----- Supplied material

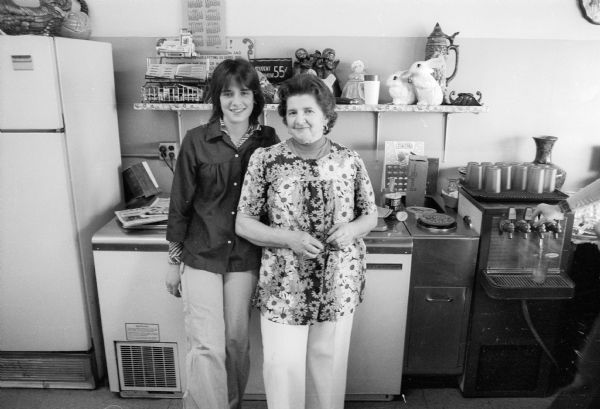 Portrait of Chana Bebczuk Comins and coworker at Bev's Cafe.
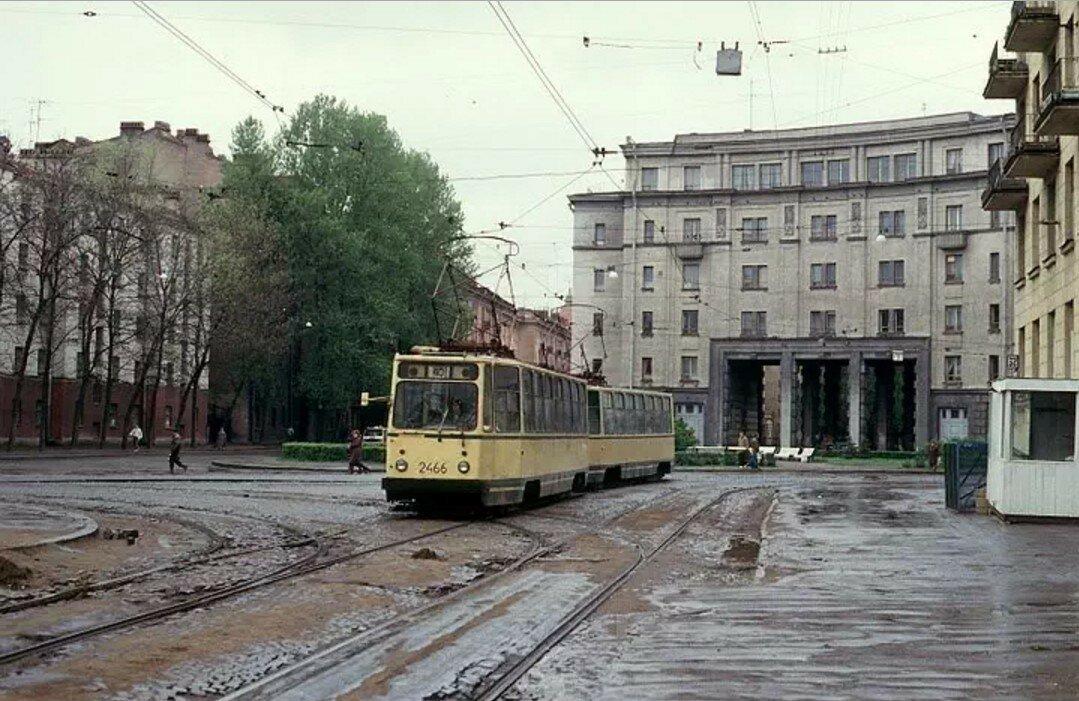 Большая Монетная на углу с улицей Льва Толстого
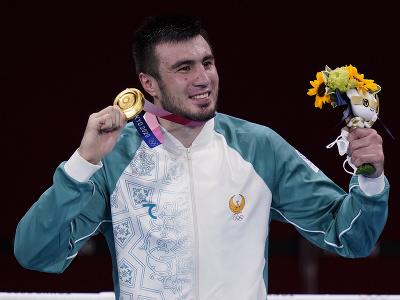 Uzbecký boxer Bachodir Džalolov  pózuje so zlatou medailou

----------
----- Supplied material

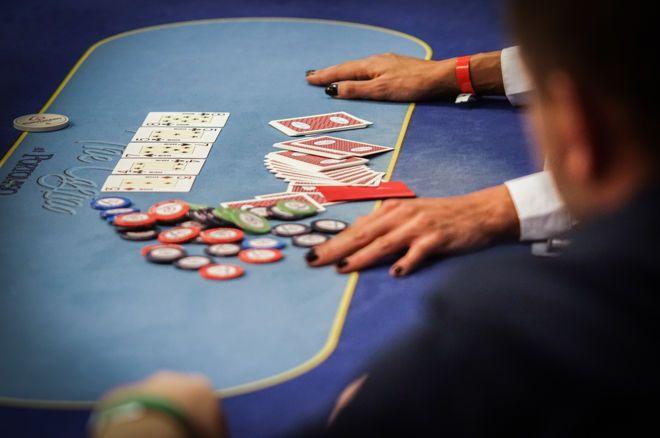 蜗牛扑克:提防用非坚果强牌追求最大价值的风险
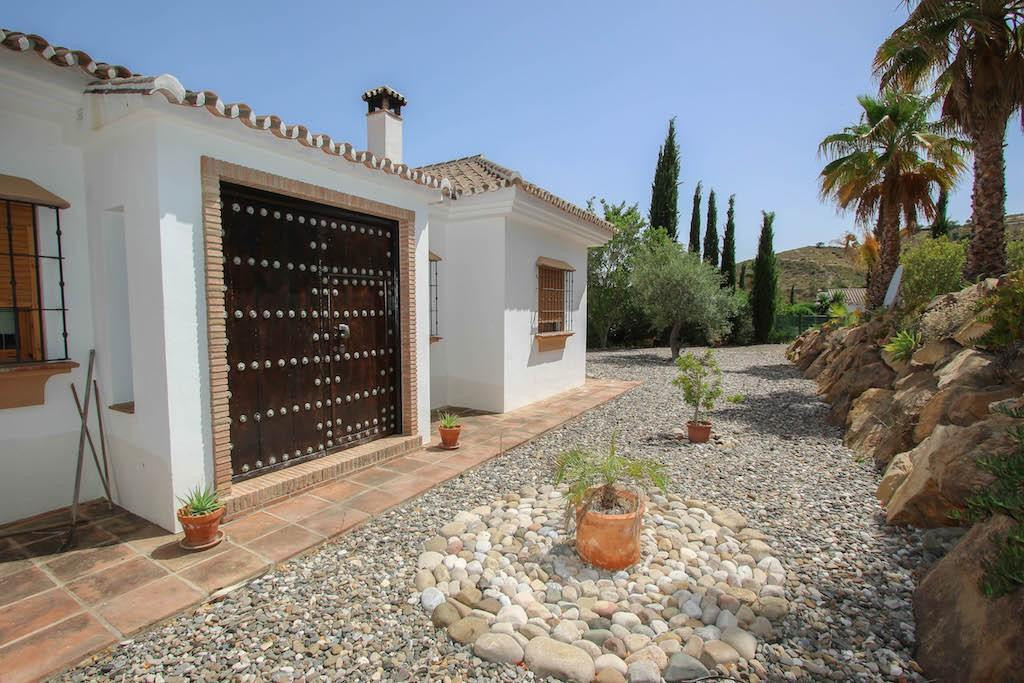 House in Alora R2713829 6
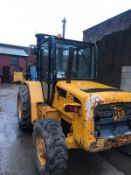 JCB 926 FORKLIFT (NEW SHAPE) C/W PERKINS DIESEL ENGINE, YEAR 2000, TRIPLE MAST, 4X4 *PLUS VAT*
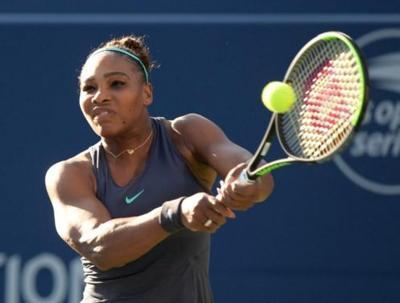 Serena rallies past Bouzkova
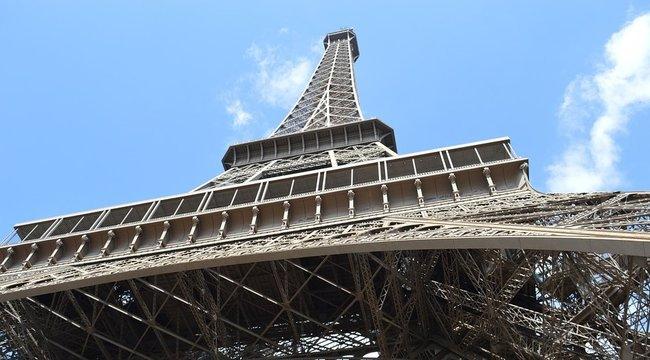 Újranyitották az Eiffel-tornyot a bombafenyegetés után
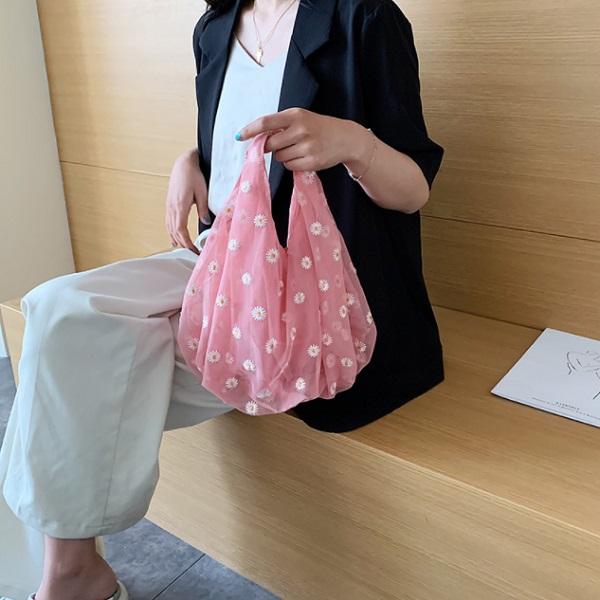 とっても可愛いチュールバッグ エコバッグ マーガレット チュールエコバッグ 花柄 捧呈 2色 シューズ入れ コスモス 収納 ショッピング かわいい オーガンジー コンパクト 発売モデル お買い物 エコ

----------
----- Supplied material

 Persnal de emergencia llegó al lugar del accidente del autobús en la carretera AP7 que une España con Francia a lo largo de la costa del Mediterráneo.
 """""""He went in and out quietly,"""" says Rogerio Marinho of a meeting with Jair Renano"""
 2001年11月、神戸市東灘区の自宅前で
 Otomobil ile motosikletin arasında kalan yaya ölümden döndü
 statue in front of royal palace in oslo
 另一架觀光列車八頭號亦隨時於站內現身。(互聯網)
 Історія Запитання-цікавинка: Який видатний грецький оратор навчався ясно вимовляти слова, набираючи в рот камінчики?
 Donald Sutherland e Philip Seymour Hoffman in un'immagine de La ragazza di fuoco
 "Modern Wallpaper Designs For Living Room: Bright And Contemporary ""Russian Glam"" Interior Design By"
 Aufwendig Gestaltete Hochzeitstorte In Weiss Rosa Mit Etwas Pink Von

----------

Task objective: From the entries above, restate word for word the lines from the line containing "另一架觀光列車八頭號亦隨時於站內現身。(互聯網)" to the line containing "Aufwendig Gestaltete Hochzeitstorte", both ends included, and nothing more.

The answer:
 另一架觀光列車八頭號亦隨時於站內現身。(互聯網)
 Історія Запитання-цікавинка: Який видатний грецький оратор навчався ясно вимовляти слова, набираючи в рот камінчики?
 Donald Sutherland e Philip Seymour Hoffman in un'immagine de La ragazza di fuoco
 "Modern Wallpaper Designs For Living Room: Bright And Contemporary ""Russian Glam"" Interior Design By"
 Aufwendig Gestaltete Hochzeitstorte In Weiss Rosa Mit Etwas Pink Von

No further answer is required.